Oakland is on track to close out a particularly violent year, perhaps the most violent since 2008, when the murder total hit 125. Interestingly, the homicide rate can't be blamed on an uptick in gang violence, and the motives for many of these murders are varied and unrelated, including the biggest mass murder in the city's history at Oikos University in April.

The city hit the 100 mark in homicides on October 15, and as of Sunday the number is 115, including four people murdered over the weekend. As the Tribune points out, one of several disturbing trends in the breakdown of 2012's homicides in the city is a rise in the number of female victims. Only 10 of the victims in 2011's count were women, while 22 so far this year have been female. That includes seven women shot at Oikos, a number of domestic violence incidents, and three women killed this past weekend, two of whom were unidentified and found together around 6 a.m. Sunday morning in East Oakland.

Violent crime in Oakland has jumped 23 percent overall over last year, including robberies and non-fatal shootings, and according to a recent piece in the East Bay Express, the OPD and their investigative failures are squarely to blame for that. "Forget what you've seen on CSI," writes Ali Winston. "In Oakland, cases aren't solved by highly trained lab geeks who uncover that single strand of fiber that solves a murder case. Instead, OPD often bases its cases ... solely on eyewitness identifications." Of the 110 homicides in 2011, only 32 have been solved and prosecuted, a clearance rate of 29 percent (compared to the SFPD's clearance rate of 52 percent).
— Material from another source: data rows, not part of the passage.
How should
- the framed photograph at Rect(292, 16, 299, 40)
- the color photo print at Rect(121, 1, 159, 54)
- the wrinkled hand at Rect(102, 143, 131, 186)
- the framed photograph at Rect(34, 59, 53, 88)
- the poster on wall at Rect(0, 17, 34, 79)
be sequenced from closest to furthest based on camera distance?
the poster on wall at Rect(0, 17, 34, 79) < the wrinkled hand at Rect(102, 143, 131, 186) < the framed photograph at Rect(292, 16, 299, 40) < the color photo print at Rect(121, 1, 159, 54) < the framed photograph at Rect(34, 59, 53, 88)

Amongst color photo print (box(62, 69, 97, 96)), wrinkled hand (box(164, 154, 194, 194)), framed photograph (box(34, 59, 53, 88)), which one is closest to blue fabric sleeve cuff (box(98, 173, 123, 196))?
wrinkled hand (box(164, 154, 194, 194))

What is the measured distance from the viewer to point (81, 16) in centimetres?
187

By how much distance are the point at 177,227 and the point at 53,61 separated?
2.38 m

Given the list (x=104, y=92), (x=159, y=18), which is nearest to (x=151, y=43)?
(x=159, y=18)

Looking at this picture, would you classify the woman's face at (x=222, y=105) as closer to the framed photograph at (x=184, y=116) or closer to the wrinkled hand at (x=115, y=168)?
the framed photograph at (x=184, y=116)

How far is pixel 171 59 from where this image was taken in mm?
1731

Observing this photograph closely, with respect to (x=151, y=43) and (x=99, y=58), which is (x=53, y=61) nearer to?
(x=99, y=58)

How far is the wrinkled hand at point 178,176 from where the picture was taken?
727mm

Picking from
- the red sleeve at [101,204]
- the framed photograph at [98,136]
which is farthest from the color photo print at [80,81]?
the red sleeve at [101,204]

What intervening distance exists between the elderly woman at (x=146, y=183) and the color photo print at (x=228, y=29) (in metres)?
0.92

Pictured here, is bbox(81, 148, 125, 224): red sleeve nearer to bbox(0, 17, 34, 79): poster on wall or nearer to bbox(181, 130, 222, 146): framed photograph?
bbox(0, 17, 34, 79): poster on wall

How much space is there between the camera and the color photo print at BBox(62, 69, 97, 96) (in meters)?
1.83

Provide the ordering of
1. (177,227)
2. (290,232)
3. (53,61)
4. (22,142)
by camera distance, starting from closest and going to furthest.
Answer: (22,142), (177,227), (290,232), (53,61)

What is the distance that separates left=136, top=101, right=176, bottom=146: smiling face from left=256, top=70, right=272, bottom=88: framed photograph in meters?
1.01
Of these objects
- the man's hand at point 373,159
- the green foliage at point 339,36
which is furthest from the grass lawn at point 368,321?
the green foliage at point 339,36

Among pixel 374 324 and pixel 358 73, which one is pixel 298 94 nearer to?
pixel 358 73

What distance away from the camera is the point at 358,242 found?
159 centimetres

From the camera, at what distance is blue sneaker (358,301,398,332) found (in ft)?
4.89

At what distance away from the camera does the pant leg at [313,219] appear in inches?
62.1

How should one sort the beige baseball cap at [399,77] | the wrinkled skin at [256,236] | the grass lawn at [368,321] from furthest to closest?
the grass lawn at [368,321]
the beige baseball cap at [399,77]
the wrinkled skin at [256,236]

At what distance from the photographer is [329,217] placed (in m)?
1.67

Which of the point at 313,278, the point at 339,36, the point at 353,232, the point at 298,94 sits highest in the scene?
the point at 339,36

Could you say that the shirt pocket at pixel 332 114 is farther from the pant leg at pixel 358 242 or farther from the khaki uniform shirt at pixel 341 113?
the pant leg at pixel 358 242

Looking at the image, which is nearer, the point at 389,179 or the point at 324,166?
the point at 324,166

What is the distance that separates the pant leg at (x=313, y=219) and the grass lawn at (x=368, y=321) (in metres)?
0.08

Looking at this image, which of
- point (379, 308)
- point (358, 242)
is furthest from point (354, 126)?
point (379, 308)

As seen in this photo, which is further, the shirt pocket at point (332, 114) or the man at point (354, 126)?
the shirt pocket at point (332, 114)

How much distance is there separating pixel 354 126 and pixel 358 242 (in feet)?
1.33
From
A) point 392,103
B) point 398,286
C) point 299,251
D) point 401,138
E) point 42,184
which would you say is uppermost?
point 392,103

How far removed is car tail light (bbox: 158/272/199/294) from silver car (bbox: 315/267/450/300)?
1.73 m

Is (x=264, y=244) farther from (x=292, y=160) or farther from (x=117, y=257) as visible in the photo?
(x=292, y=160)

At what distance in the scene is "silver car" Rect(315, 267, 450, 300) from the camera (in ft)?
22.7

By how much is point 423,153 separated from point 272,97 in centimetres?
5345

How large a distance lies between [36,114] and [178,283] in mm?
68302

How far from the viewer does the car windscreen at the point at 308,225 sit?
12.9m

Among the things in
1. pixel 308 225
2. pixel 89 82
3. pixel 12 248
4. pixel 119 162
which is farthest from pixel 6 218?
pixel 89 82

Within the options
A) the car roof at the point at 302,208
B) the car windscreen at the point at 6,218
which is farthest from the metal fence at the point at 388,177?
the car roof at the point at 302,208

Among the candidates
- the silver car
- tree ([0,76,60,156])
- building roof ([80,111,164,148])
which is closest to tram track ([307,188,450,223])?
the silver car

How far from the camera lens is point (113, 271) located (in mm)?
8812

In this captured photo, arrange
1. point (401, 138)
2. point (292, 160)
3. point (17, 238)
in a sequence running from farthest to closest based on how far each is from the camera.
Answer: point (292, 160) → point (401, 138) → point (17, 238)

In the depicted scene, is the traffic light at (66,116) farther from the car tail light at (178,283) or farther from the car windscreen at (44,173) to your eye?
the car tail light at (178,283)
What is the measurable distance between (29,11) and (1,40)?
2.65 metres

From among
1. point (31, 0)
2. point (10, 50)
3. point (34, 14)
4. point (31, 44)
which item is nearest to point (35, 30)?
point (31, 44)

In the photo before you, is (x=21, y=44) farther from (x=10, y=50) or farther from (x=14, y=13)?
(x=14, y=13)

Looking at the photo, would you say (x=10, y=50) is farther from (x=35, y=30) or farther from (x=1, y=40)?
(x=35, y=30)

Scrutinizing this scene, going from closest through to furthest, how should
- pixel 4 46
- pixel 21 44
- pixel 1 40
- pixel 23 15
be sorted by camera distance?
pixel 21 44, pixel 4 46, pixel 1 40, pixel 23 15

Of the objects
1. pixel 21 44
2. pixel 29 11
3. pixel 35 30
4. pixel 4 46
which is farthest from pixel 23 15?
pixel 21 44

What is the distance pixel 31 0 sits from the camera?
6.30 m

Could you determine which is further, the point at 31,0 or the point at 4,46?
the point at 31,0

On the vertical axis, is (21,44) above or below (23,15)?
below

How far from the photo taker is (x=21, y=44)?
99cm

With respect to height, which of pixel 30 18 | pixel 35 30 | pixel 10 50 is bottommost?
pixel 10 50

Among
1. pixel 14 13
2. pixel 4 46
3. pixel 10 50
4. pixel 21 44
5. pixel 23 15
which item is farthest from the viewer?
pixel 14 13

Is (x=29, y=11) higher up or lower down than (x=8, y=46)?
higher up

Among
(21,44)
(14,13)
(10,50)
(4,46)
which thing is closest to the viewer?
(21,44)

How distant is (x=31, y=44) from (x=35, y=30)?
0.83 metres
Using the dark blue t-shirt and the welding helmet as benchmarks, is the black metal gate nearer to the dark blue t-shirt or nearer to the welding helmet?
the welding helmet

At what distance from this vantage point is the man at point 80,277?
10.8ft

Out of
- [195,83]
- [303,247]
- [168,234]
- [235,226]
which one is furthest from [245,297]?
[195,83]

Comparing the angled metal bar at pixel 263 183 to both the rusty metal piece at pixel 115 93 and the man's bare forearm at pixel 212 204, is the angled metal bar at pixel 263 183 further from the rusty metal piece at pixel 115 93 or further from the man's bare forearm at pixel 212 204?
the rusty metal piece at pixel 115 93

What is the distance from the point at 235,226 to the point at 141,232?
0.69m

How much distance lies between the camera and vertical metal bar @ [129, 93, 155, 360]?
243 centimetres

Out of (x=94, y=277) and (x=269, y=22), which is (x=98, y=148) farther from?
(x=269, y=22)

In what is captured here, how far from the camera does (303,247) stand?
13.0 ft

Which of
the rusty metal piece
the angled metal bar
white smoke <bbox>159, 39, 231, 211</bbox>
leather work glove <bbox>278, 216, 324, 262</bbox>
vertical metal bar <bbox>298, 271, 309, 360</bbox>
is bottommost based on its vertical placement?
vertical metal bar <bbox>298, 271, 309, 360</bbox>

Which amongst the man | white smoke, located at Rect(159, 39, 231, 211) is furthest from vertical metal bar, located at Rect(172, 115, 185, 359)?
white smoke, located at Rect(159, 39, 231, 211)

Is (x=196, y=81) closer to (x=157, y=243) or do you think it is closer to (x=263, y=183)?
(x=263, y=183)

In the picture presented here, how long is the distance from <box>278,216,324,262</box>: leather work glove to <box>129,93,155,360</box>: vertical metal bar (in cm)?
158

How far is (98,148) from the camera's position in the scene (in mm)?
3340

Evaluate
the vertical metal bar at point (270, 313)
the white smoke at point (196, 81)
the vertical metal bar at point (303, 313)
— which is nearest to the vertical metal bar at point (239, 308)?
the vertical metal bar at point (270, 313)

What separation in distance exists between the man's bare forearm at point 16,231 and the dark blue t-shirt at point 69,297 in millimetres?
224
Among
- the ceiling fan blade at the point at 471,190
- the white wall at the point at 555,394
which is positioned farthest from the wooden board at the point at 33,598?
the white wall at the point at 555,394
For her part, in a statement yesterday from abroad on a trip to China, Oakland Mayor Jean Quan says, "It is our highest priority as public servants that we provide a safe life for everyone in our city." Nevertheless, it's not a good year for the OPD, especially with all the post-Occupy fallout, the subsequent investigations and lawsuits, and a pending threat by a federal judge of an unprecedented federal takeover of the department. If the murder count tops 2008's, which it still might, you can expect the cries for that takeover to get even louder.